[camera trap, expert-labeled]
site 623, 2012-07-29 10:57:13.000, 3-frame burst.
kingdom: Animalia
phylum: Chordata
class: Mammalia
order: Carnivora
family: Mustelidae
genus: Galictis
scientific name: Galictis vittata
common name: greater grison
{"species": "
......
The entries above are to be copied word for word.

[camera trap, expert-labeled]
site 623, 2012-07-29 10:57:13.000, 3-frame burst.
kingdom: Animalia
phylum: Chordata
class: Mammalia
order: Carnivora
family: Mustelidae
genus: Galictis
scientific name: Galictis vittata
common name: greater grison
{"species": "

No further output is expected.